Abstract Background Neurofilament‐light chain (NF‐L) is known as biomarker of many neurodegenerative diseases and their progression. By analyzing amyotrophic lateral sclerosis (ALS) patients CSF or plasma progression of NF‐L levels can forecast conversion from the presymptomatic to symptomatic stage and the time of survival. So far, detailed analyses of NF‐L expression in neurodegenerative disease patient’s samples were performed, while NF‐L levels of preclinical mouse models of ALS, Alzheimer’s and Parkinson’s disease as well as lysosomal storage diseases are still unknown. Method We therefore evaluated NF‐L levels in the plasma of the ALS models SOD1‐G93A low expressor and TAR6/6 mice, the Alzheimer’s disease model 5xFAD, the Parkinson’s disease model Line 61 and the Gaucher disease model 4L/PS‐NA and the CSF of selected models using a commercially available ELISA kit from UmanDiagnostics. Result Our results show that NF‐L levels are highly increased in the plasma of ALS, Alzheimer’s and Gaucher disease mouse models, while in the analyzed PD model NF‐L plasma levels barely changed.

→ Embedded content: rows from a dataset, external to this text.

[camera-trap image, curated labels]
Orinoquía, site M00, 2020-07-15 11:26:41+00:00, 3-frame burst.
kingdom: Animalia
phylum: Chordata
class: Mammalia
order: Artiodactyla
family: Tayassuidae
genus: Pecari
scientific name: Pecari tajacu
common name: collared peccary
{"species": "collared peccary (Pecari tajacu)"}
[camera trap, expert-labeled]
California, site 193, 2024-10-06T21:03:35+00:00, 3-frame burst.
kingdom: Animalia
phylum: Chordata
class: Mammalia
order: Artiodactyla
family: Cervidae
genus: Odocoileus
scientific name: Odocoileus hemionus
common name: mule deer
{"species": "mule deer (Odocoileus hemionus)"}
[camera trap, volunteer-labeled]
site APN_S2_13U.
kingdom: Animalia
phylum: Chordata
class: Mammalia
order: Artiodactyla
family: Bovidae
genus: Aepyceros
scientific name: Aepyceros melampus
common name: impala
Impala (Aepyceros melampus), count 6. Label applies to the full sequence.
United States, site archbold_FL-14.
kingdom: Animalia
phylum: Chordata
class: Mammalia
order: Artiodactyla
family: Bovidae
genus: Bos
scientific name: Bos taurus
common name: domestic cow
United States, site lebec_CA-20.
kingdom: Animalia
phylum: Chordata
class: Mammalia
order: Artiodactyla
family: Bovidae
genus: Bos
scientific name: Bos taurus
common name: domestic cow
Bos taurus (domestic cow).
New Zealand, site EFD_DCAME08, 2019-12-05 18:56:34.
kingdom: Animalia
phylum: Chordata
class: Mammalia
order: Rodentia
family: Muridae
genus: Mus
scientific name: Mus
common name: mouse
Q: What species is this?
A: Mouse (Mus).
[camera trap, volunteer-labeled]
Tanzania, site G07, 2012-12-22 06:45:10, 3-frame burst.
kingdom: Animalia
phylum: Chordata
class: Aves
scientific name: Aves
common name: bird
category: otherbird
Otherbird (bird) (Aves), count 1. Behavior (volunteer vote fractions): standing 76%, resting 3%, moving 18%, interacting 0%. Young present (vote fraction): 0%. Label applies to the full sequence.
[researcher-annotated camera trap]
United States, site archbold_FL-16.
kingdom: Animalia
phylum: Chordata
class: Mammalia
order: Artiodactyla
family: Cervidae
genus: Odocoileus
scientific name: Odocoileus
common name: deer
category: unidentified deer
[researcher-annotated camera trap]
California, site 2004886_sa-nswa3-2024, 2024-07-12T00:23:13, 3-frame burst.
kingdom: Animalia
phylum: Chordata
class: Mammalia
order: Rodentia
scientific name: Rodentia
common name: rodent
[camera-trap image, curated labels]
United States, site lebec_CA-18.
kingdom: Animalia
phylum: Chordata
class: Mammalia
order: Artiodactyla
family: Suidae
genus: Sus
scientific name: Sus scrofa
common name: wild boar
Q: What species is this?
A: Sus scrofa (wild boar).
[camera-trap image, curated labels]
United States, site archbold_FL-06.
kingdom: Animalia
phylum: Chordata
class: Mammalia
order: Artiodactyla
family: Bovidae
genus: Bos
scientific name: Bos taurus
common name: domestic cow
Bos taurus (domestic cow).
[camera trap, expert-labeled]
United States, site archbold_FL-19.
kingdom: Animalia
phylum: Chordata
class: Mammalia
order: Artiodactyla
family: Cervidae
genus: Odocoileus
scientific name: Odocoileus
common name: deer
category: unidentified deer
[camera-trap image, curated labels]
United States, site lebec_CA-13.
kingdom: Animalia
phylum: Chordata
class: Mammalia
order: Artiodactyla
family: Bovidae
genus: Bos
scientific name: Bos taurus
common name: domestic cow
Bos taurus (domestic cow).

Most of the analyzed models show a progressive increase of NF‐L levels over age. Conclusion NF‐L measurements in the plasma of the neurodegenerative disease mouse models of ALS and Alzheimer’s disease are thus a good tool to evaluate disease progression. Compared to analyses in human tissues, our results suggest that murine NF‐L levels and their progression have a high translation value. Furthermore, our data indicate that NF‐L might also be a good biomarker for diseases that are not classical neurodegenerative diseases but disorders with a neuronal component like some lysosomal storage diseases.